The New Cyber-Security Disease: Technology Over-Reliance

January 2016

Cyber security is a controversial field. Control frameworks, standards and good practice guidance; all point to similar matters from a perspective and describe sets of security controls, requirements, architectures or specifications. Regardless of the variety and wealth of material, they all sit on only a few key pillars;
  • know your information systems (asset management), 
  • manage access to them (access control),
  • prevent unauthorized disclosure (encryption, boundary defense, malware defense, secure design, etc.),
  • be prepared and informed if something goes wrong (testing, monitoring, threat intelligence, incident response, etc.).
Technology promise very much about delivering these capabilities with tons of fancy products out there. It is usually impressive and entertaining to inspect them in industry events, vendor demonstrations or proof of concept works. Nevertheless, integrating and running them within the existing IT landscape is often overlooked from the beginning.

It all starts with the unfortunate fate of today's cyber security professional; there is no greenfield IT environment. In a typical IT estate, there are many legacy systems, fragmented processes and controls built over a long period of time. Deploying a new security technology is rarely a plug and play activity and benefits can easily be undermined when integration and operation is not well designed within the existing IT ecosystem. This is a typical situation that ends up with technology stacks either ineffective to deliver intended capabilities or inefficient to operate.
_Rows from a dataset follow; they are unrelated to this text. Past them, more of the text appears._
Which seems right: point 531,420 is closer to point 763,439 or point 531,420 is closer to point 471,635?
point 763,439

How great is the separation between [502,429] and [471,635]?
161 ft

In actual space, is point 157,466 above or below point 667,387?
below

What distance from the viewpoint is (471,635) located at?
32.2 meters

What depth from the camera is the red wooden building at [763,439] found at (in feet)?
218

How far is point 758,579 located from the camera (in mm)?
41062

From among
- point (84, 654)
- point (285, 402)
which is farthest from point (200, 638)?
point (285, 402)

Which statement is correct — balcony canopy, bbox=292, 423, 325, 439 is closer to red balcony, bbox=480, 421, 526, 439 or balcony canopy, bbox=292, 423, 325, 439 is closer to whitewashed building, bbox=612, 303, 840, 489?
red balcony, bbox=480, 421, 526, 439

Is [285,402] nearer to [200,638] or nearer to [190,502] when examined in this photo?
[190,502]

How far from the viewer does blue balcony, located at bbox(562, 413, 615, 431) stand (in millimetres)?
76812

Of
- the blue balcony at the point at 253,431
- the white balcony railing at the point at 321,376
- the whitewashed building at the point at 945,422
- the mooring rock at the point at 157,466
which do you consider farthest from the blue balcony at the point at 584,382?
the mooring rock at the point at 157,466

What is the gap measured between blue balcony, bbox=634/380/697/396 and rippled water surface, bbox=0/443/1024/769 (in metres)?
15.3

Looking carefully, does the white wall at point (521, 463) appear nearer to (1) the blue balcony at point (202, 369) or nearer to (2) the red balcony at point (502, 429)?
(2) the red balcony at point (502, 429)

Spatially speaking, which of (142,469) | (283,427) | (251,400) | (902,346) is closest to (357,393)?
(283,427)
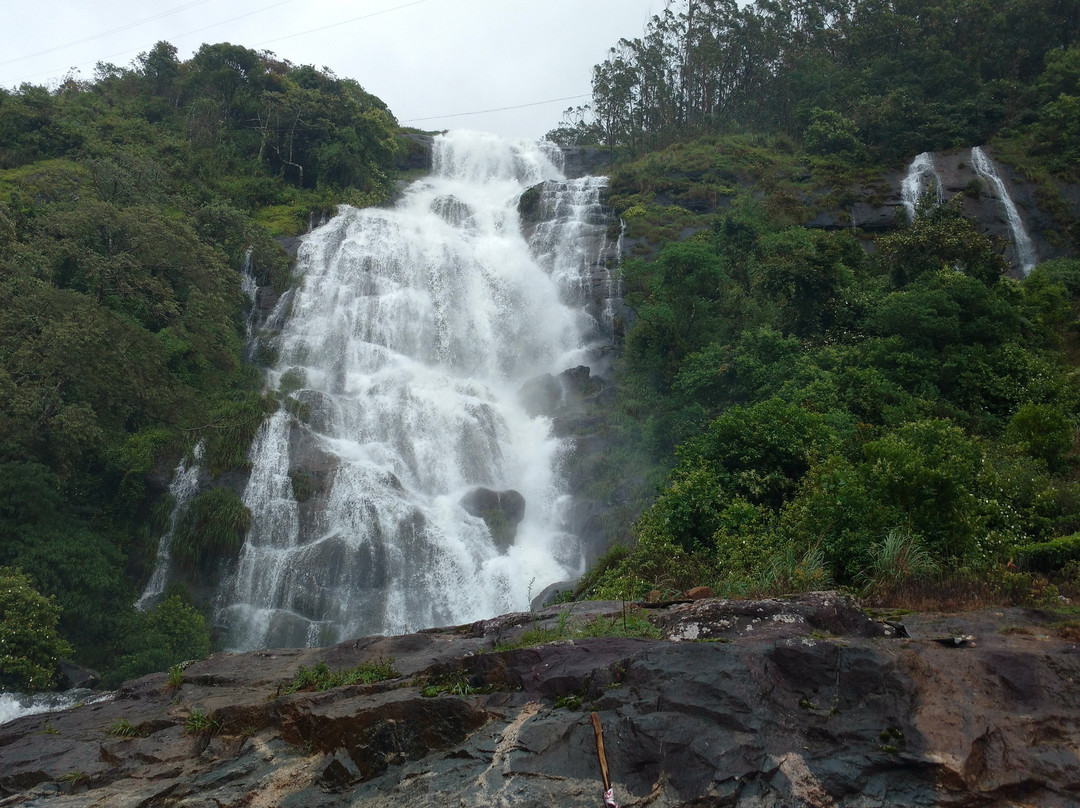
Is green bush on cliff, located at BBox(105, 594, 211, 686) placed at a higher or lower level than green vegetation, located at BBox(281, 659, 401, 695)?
lower

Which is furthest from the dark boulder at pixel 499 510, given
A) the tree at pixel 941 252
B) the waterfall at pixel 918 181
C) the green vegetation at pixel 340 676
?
the waterfall at pixel 918 181

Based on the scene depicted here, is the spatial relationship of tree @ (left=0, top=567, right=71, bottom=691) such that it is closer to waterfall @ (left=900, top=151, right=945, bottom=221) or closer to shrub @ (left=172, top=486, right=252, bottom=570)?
shrub @ (left=172, top=486, right=252, bottom=570)

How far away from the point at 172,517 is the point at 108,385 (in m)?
3.37

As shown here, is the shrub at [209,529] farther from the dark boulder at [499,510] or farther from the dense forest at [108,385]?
the dark boulder at [499,510]

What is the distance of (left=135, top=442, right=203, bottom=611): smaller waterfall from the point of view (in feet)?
54.5

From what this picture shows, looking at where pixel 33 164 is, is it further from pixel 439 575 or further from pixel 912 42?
pixel 912 42

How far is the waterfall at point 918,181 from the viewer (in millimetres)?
28223

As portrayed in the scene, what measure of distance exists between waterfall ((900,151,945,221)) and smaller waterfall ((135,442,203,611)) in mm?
25279

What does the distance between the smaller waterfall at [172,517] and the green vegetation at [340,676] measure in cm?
1104

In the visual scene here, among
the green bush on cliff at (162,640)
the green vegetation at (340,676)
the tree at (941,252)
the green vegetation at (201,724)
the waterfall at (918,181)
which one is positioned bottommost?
the green bush on cliff at (162,640)


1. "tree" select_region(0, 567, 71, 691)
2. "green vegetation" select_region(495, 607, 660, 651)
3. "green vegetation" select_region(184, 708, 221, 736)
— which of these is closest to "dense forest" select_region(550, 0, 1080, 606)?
"green vegetation" select_region(495, 607, 660, 651)

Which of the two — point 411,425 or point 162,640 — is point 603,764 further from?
point 411,425

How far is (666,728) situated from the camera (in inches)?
202

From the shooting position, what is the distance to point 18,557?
14578mm
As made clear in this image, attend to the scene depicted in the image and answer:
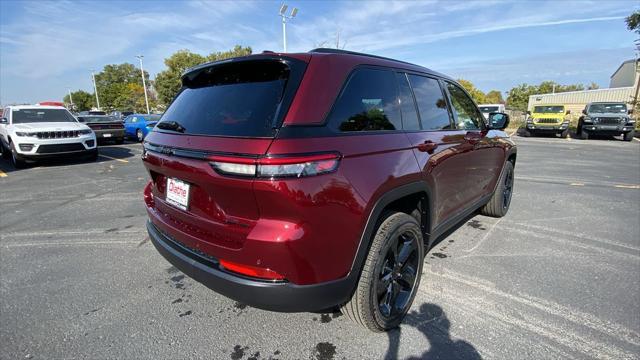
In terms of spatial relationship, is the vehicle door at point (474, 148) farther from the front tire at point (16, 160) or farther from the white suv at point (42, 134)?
the front tire at point (16, 160)

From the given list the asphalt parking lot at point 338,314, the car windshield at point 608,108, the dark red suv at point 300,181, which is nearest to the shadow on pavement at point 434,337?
the asphalt parking lot at point 338,314

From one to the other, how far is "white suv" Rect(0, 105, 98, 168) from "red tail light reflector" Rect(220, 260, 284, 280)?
904 cm

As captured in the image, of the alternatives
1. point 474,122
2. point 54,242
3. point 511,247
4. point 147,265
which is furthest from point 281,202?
point 54,242

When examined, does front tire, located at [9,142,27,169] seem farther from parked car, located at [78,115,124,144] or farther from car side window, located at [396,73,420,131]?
car side window, located at [396,73,420,131]

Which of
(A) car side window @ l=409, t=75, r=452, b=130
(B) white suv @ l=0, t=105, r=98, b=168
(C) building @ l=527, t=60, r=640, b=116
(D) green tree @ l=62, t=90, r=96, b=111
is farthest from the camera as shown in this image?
(D) green tree @ l=62, t=90, r=96, b=111

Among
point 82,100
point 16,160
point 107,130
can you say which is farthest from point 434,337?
point 82,100

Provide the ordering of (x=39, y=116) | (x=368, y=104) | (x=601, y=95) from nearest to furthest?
(x=368, y=104) → (x=39, y=116) → (x=601, y=95)

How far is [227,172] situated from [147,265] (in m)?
2.13

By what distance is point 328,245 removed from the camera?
174cm

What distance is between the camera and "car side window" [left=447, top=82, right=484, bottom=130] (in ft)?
10.6

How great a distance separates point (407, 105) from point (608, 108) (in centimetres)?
1932

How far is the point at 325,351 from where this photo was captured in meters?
2.10

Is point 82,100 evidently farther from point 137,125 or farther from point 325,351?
point 325,351

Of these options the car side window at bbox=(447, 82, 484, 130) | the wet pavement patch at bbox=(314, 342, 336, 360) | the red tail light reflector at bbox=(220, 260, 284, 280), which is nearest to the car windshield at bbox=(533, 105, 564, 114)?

Reasons of suboptimal deployments are mostly due to;
  • Bottom-up design; solution is purely driven by technology and may deviate from addressing a real business concern in an effective and efficient manner.
  • Siloed technology products with isolated or broken operational processes & functions.
  • Overlooked constraints of business & IT for build & run phases. This could be organisational or technical such as weak capabilities for integration and operation (although many vendors offer help, security technologies require customization and integration work that requires very good understanding of the existing IT landscape).
  • Incorrect priorities for capability deployment (e.g. investing in a threat intelligence technology before doing basic security hygiene).
Finally, some guidance to address these issues as per the same order as above;
  • Although it is always good to know what is out there in the technology market, validate prospective services by driving the IT / security capability design with a "top-down" approach, i.e., business concerns > business requirements > technology requirements > technology solution.
  • Build and maintain technology agnostic end-to-end security architecture incorporating the key pillars described at the beginning of this article. Form architectural building blocks and their relations within a holistic methodology (such as TOGAF or SABSA).
  • Make sure capability design involves and coordinates the whole life cycle (delivery, operation). Identify and engage operational stakeholders at early phases (from conceptual design). Identify and evaluate impact of changes to the existing architecture (TOGAF Implementation Factor Assessment and Deduction Matrix can be used as a technique here).
  • Obviously, identify priorities for desired cyber security capabilities (not technologies) based on need / risk analysis. Have a road map as per target security architecture and plan investments accordingly. See SANS 20 critical security controls for basic hygiene.
All of this is about building technology agnostic security architectures that manage cyber security capabilities with a clear road map of technology investment. Security technologies need considerable integration efforts as they typically provide common services for the IT estate. Their effectiveness rely on successful configuration and operation along with complementing organisational processes and functions.